Start of MATERIAL FOR THE TASK

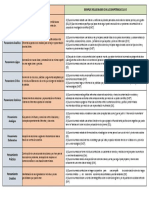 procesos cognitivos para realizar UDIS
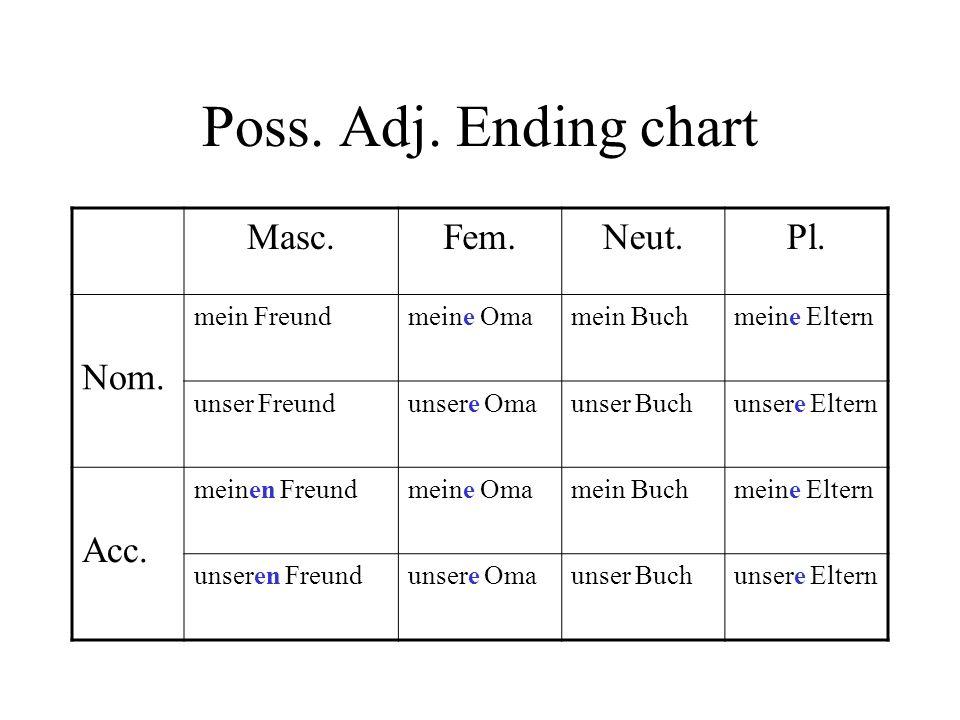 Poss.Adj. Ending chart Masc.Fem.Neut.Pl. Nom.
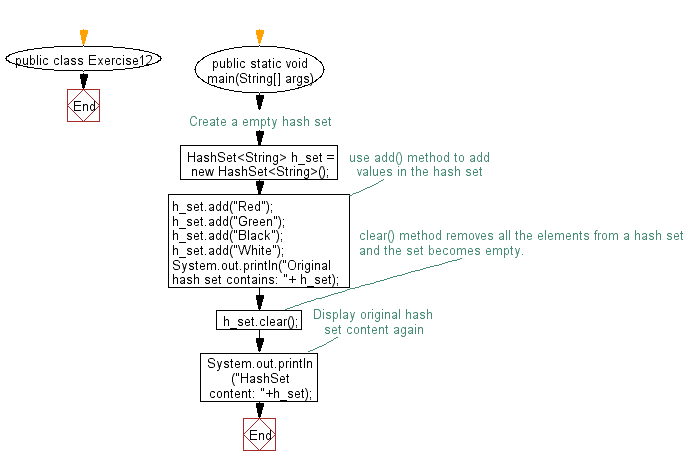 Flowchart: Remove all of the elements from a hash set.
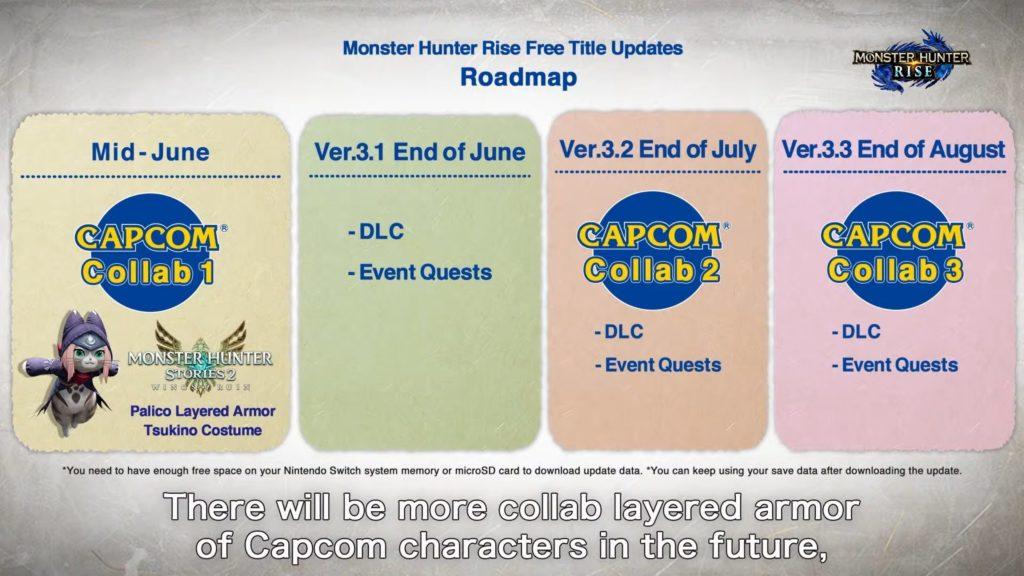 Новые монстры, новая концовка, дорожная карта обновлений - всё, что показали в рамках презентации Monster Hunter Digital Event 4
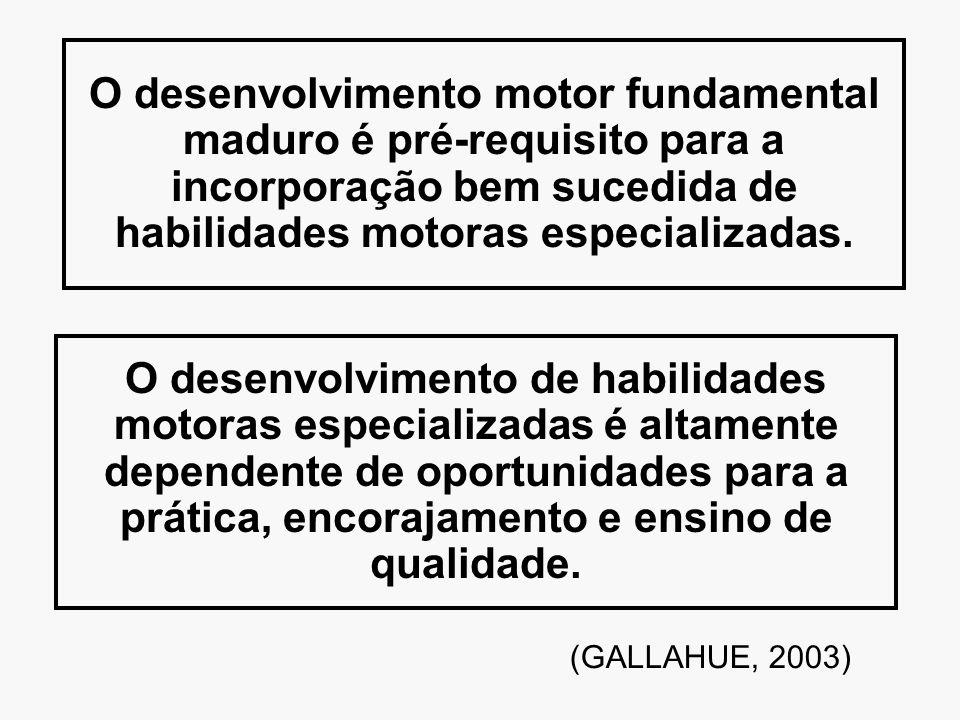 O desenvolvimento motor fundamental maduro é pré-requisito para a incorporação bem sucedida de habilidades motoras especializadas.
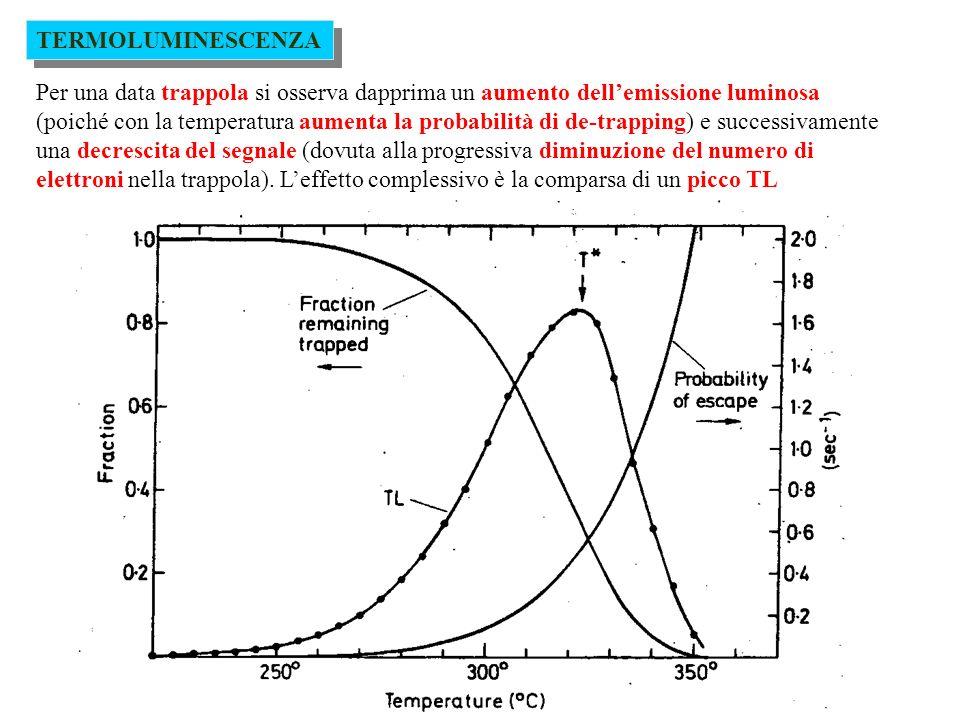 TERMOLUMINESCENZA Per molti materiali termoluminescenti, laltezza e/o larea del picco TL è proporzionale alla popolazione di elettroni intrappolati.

End of MATERIAL FOR THE TASK

# HOW TO COMPLETE THIS TASK
Would you repeat the entries exactly, but with no pictures?

# EXERCISE ANSWER
 procesos cognitivos para realizar UDIS
 Poss.Adj. Ending chart Masc.Fem.Neut.Pl. Nom.
 Flowchart: Remove all of the elements from a hash set.
 Новые монстры, новая концовка, дорожная карта обновлений - всё, что показали в рамках презентации Monster Hunter Digital Event 4
 O desenvolvimento motor fundamental maduro é pré-requisito para a incorporação bem sucedida de habilidades motoras especializadas.
 TERMOLUMINESCENZA Per molti materiali termoluminescenti, laltezza e/o larea del picco TL è proporzionale alla popolazione di elettroni intrappolati.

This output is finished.